Before I leaped fully into the year's busiest season, I spent another recent afternoon turning our living room into Miss Sydney's House of Sheepdog Shearing. Rags, our elderly Old English sheepdog, was overdue for a grooming. His long, shaggy hair had grown tangled and matted over the summer, as his health deteriorated. My husband and I were not sure he would live into the autumn, and we didn't want to cause the needless anxiety that any sort of grooming triggers for him. Finally, though, I refilled the veterinarian's prescription for the tranquilizers he needs before a beauty session, and waited until the pills had calmed him. My husband grooms Rags with electric clippers, but I use only hairdresser's scissors, because that tool leaves more fur on the big guy – and winter is coming. Through more than four hours, I followed my large, groggy dog , snipping away, as he lay on his leather couch, then on the living room rug, and finally wedged himself into his favorite meditation spot – under the library table in our entryway. By twisting, contorting, kneeling, stretching and groaning (a lot), I reached every inch of Rags' fur while he lay, conked out, until he roused himself and sleepwalked to his next spot.

Our only problems arose when I accidentally nicked his ear – he yelped once, and I cried – and when he made a request I could not, in good conscience, agree to honor.
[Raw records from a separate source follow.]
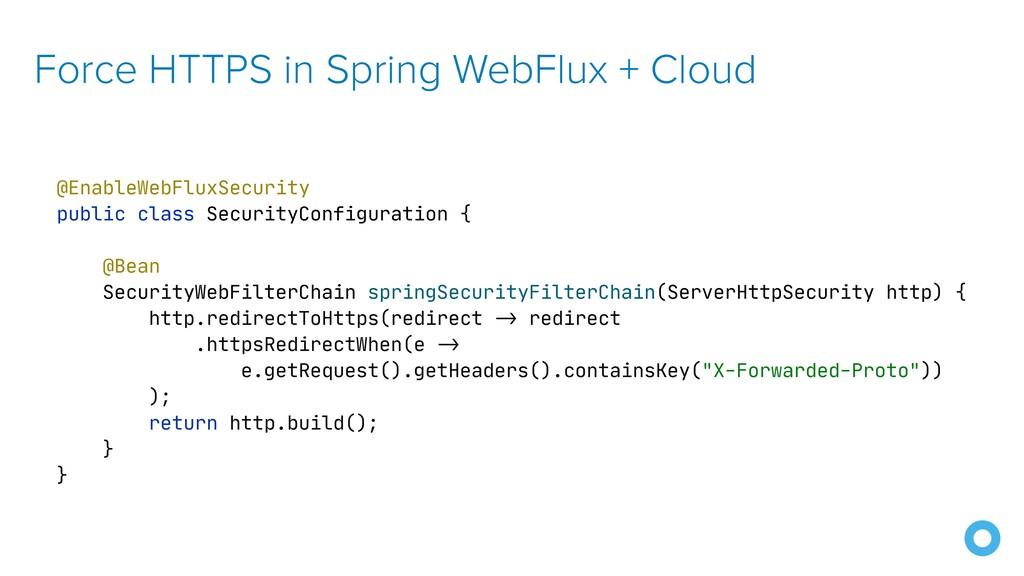 Force HTTPS in Spring WebFlux + Cloud @EnableWe...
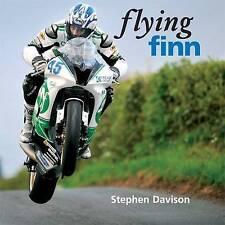 Flying Finn: A Tribute to Irish Motorbike Legend Martin Finnegan, Road Racing...
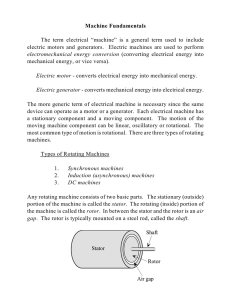 "Machine Fundamentals The term electrical ""machine"" is a general"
He wanted me to leave the shaggy hair on top of his head long enough for a man-bun. As tactfully as possible, I convinced him that this unfortunate hair style is a fad (which cannot fade away quickly enough for moi.) His style, I reminded him, is classic (classic goofball, but no need to include the entire description.) Man-buns will soon go the way of the mullet (which I rather liked,)but floppy ears and shaggy hair falling over brown eyes, above a fat black nose, will never go out of style at our house.

Our cats are settling in for the cold months, too. I've laid small fleece rugs in front of the heat registers in the living room, so Benjamin BadKitten and Abigail Grump can keep their tails warm while they share family time with us. (Their rugs haven't gotten too much use, though. Benjamin prefers the soft security of my lap while I pet him, or the privacy of his flowered chair, while he plots his springtime coup d'etat to overthrow my chief garden staffer and return to power.)
 
Tessa the Vague, the current chief staffer, prefers to sleep on a small wool rug that's tucked behind the TV cabinet. Tess remains a loner by nature, although she's become social enough to track my movements indoors and lumber up onto the arm of my red chair at reading and tea-drinking time. A small calico cat, with vacant green eyes and a twitchy nature, who stares, unblinking, is not an ideal companion when I'm trying to enjoy my book and sip hot tea. But I pet her gently, and hope this season of cold and indoor time will help her deal with the transition that may be coming next spring out in the garden. I'm getting the clear message, tweaked by the relentless barrage of snark from my BadKitten, that Tessa the Vague is just flat-out not management material.




Coming to readers from high on a tabletop, it's autumn décor time

Something – a jumbled mass of glittered red, orange, and yellow silk leaves, tiny pilgrims, papier-mache' pumpkins, and a turkey-shaped candle – had exploded on top of the dining room table. And someone, a person who is neurotically afraid of heights, was standing, shrieking with fear, on top of that table, among the debris of autumn décor. She had glitter on her head, thumbtacks clutched in her fist, and the sure sense that she was going to pitch forward, hard, onto the tabletop, directly onto that stupid wax turkey. Only a reflexive reach upward, with her flatted palm on the ceiling to steady herself, saved her from a certain face-plant and possible broken bones.

By the time her husband, having heard her banshee wail, reached the dining room, she had crawled off the tabletop and was standing shakily on the floor. What happened? her husband asked. When she explained, he simply regarded her for a moment before observing, “You know, sweetheart, any story that starts out with, “Well, I was standing on top of the dining room table...' never ends well.”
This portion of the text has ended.